■ **SELECTED TEXT**:
------------------------------------------------------------
Exhibit 23(e)(3)
XXXXX DISTRIBUTORS, LLC
DEALER AGREEMENT
This Agreement sets forth arrangements between XXXXX DISTRIBUTORS, LLC
("DD, LLC") and (BROKER / DEALER) ("Advisor") relating to the sale of shares of
mutual funds for which DD, LLC serves as the distributor and which are listed on
Exhibit A attached hereto ("Funds") to clients of the Advisor ("Clients") and
redemptions and other transactions in such shares (and services provided by DD,
LLC to the Advisor in connection therewith). Advisor is either: (i) a
broker/dealer member of the National Association of Securities Dealers, Inc.
("NASD"); or (ii) a bank as defined in Section 3(a)(6) of the Securities
Exchange Act of 1934 ("1934 Act").
1. Sales of Fund Shares. Any sales and redemptions of Fund shares for the
account of Clients shall be conducted by the Advisor in compliance with the
terms and conditions of the Funds' prospectuses and statements of
additional information ("SAIs") in effect from time to time. DD, LLC shall
provide the Advisor with current copies of the Funds' prospectuses and SAIs
and any supplements thereto. From time to time, DD, LLC may notify the
Advisor of changes in the list of Funds to which this Agreement relates by
sending to the Advisor (by mail, or by facsimile transmission followed by
hard copy by mail) a revised Exhibit A and the effective date of the
change.
------------------------------------------------------------
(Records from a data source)
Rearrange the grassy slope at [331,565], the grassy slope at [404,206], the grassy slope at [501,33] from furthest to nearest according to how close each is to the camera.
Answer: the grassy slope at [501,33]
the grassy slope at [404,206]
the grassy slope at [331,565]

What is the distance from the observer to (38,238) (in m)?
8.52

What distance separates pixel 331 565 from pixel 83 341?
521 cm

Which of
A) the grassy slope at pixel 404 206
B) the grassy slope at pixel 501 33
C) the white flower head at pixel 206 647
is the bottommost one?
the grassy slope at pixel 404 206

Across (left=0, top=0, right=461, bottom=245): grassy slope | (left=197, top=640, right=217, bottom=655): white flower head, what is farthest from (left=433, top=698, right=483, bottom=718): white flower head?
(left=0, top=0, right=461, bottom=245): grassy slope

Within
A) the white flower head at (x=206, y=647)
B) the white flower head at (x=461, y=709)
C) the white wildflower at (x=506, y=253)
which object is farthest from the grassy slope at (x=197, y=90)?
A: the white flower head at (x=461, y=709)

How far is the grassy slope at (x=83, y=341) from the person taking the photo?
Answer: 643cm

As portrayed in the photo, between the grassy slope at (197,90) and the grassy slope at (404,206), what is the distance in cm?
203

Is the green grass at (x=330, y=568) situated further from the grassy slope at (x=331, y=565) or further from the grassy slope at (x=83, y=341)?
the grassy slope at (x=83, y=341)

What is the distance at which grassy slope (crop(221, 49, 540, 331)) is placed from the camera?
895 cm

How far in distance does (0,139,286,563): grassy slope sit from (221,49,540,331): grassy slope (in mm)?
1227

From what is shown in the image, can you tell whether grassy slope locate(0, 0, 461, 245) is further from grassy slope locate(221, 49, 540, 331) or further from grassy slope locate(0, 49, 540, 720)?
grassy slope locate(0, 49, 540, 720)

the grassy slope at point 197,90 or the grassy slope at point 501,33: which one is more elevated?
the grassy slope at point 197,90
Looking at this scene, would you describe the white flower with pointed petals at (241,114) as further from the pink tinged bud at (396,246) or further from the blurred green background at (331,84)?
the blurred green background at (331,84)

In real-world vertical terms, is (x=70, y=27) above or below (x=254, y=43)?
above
------------------------------------------------------------
■ **EXERCISES**:
A. Print the portion of the dealer agreement between "Exhibit 23(e)(3)" and "Securities Dealers, Inc.", inclusive.
B. Continue the dealer agreement from the end of its final sentence.

■ **THE RESULTS**:
A.
Exhibit 23(e)(3)
XXXXX DISTRIBUTORS, LLC
DEALER AGREEMENT
This Agreement sets forth arrangements between XXXXX DISTRIBUTORS, LLC
("DD, LLC") and (BROKER / DEALER) ("Advisor") relating to the sale of shares of
mutual funds for which DD, LLC serves as the distributor and which are listed on
Exhibit A attached hereto ("Funds") to clients of the Advisor ("Clients") and
redemptions and other transactions in such shares (and services provided by DD,
LLC to the Advisor in connection therewith). Advisor is either: (i) a
broker/dealer member of the National Association of Securities Dealers, Inc.

B.
In accordance with the then current applicable prospectuses, shares of
certain Funds may be offered on a no-load basis ("No-Load Shares") and shares of
other Funds may be offered pursuant to a multi-class distribution system
("Multi-Class Shares") under which investors will have the choice of purchasing
Class A Shares, Class B Shares, Class C Shares, or Class Y Shares. With respect
to Class A Shares, orders for shares received from the Advisor and accepted by
DD, LLC will be at the public offering price applicable to each order, which
will include the applicable sales load. It shall be the responsibility of the
Advisor to inform DD, LLC if an order placed by Advisor for Class A Shares is
entitled to a reduced sales charge. With respect to No-Load Shares, Class B
Shares, Class C Shares and Money Market Fund Class A Shares, the Advisor will
offer and sell shares of the Funds only at their respective net asset values.
With respect to Class A Shares, the Advisor will be paid an appropriate
agency commission, on the basis set forth in the then current applicable
prospectus. Commissions will be paid to the Advisor semi-monthly with respect to
direct purchases and deducted from settlement with respect to all wire order
purchases. With respect to Class B and Class C Shares, DD, LLC, will pay
commissions to the Advisor on sales of such shares. Commissions will be paid to
the Advisor semi-monthly with respect to direct purchases and deducted from
settlement with respect to all wire order purchases.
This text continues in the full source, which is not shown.